(Beginning of Selected text)

Dylan Lobban

Personal information
- Full name: Dylan Lobban
- Date of birth: 26 August 2005 (age 21)
- Place of birth: Aberdeen, Scotland
- Positions: Right-back; right wing-back;

Team information
- Current team: Dunfermline (on loan from Aberdeen)
- Number: 24

Youth career
- –2021: Aberdeen

Senior career*
- Years: Team / Apps / (Gls)
- 2021–: Aberdeen / 14 / (0)
- 2023: → Formartine United (loan)
- 2024: → Forfar Athletic (loan) / 8 / (0)
- 2024–2025: → Cove Rangers (loan) / 27 / (2)
- 2026–: → Dunfermline (loan) / 0 / (0)

International career
- 2021–2022: Scotland U17 / 8 / (0)
- 2023: Scotland U19 / 2 / (0)

(End of Selected text)
(Beginning of Source material)

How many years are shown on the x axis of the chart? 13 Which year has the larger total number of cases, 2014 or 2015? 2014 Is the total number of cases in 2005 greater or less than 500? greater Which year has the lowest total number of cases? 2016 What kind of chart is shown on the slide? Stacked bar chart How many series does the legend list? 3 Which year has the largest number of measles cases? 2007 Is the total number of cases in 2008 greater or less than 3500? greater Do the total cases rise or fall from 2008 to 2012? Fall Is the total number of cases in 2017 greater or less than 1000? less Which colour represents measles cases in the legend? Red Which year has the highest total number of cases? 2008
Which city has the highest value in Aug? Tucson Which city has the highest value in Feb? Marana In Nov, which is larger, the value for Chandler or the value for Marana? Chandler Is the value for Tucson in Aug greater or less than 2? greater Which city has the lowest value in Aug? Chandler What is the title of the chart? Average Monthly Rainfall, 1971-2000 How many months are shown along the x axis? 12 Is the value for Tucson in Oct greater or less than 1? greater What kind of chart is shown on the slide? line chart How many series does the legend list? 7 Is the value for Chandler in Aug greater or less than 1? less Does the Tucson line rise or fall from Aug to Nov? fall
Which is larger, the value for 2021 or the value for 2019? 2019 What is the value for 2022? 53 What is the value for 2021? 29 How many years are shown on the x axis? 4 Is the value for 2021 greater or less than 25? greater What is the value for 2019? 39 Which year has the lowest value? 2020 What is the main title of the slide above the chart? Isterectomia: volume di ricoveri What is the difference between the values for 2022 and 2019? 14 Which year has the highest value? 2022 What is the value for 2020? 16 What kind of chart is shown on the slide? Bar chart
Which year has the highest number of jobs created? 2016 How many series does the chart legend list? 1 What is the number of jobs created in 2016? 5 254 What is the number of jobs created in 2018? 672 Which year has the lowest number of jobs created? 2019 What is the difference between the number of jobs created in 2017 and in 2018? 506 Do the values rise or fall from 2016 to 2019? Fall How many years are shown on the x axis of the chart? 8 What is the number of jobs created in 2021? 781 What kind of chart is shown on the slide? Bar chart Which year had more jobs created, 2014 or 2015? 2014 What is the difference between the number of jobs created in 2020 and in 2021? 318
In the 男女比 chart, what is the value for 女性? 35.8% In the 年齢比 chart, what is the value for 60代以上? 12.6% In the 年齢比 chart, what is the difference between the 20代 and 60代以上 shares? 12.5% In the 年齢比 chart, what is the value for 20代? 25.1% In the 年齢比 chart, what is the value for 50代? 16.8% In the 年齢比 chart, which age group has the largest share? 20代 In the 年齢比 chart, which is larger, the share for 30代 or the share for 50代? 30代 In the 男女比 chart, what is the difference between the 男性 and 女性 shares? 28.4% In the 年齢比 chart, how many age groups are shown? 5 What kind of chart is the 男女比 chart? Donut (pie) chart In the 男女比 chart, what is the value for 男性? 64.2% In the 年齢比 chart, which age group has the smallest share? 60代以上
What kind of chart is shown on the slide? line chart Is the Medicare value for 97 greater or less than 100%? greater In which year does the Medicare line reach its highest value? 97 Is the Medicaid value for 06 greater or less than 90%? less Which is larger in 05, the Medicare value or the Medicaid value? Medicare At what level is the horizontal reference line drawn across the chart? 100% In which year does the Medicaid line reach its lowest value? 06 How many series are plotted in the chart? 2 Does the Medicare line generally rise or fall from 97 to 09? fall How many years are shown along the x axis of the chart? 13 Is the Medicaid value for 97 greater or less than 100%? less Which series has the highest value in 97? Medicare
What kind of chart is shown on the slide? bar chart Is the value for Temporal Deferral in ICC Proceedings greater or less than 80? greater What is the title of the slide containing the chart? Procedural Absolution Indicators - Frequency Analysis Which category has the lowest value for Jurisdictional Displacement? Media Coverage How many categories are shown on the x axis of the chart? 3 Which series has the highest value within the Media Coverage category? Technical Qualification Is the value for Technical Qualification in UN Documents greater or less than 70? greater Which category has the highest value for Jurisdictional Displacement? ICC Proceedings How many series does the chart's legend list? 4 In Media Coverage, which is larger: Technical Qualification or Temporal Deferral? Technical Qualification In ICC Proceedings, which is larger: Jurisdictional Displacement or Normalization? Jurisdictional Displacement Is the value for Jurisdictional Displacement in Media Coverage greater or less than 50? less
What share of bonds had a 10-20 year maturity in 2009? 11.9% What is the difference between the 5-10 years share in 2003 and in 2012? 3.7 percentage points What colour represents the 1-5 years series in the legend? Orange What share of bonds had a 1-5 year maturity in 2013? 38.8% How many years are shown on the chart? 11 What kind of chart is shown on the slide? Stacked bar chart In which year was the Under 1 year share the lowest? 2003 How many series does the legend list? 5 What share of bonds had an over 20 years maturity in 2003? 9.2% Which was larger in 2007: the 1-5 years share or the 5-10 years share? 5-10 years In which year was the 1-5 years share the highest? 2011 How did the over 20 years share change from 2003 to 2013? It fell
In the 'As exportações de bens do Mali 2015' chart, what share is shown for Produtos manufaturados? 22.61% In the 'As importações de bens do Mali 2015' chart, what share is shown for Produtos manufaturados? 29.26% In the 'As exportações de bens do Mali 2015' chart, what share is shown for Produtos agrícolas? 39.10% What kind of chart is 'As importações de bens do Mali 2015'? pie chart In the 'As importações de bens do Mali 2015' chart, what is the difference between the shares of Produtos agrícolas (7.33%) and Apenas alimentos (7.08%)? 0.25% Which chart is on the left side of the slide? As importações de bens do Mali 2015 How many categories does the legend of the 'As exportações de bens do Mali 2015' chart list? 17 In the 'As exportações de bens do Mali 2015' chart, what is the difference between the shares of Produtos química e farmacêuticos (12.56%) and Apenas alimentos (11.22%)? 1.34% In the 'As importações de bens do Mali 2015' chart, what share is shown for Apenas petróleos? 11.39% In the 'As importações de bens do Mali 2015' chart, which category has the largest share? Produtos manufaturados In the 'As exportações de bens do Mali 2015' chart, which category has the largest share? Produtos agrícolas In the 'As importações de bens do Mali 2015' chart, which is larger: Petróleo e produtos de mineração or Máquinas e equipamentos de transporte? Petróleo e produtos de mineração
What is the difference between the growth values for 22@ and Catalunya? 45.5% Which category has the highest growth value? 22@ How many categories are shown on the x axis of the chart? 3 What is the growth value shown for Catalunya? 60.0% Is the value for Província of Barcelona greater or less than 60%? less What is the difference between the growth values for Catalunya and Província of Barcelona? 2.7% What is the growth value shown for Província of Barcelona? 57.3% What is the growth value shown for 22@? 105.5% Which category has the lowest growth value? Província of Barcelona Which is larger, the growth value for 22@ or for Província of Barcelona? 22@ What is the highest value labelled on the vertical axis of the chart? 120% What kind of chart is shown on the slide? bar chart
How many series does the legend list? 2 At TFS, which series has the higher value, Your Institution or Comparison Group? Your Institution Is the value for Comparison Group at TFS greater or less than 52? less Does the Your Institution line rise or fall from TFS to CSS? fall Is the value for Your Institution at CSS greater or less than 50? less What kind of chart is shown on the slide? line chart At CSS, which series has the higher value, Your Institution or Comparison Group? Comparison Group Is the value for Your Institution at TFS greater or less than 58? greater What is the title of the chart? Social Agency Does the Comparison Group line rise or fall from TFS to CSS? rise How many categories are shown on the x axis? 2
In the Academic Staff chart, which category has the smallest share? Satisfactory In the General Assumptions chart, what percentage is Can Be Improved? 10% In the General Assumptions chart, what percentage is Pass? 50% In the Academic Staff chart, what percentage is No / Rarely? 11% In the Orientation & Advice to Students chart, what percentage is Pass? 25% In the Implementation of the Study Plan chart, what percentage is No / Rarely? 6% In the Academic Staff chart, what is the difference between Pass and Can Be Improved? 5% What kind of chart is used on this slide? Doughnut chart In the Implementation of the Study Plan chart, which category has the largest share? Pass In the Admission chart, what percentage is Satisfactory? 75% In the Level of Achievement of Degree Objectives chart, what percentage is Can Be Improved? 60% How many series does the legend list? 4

(End of Source material)

## Required tasks
[1] List every club to which the Dylan Lobban profile shows him going on loan.
[2] In the Dylan Lobban profile, copy everything from "- 2021–: Aberdeen" down to "U17 / 8 / (0)", swapping "Forfar Athletic" for "Montrose".

## Written responses
[1] Formartine United, Forfar Athletic, Cove Rangers, Dunfermline

[2]
- 2021–: Aberdeen / 14 / (0)
- 2023: → Formartine United (loan)
- 2024: → Montrose (loan) / 8 / (0)
- 2024–2025: → Cove Rangers (loan) / 27 / (2)
- 2026–: → Dunfermline (loan) / 0 / (0)

International career
- 2021–2022: Scotland U17 / 8 / (0)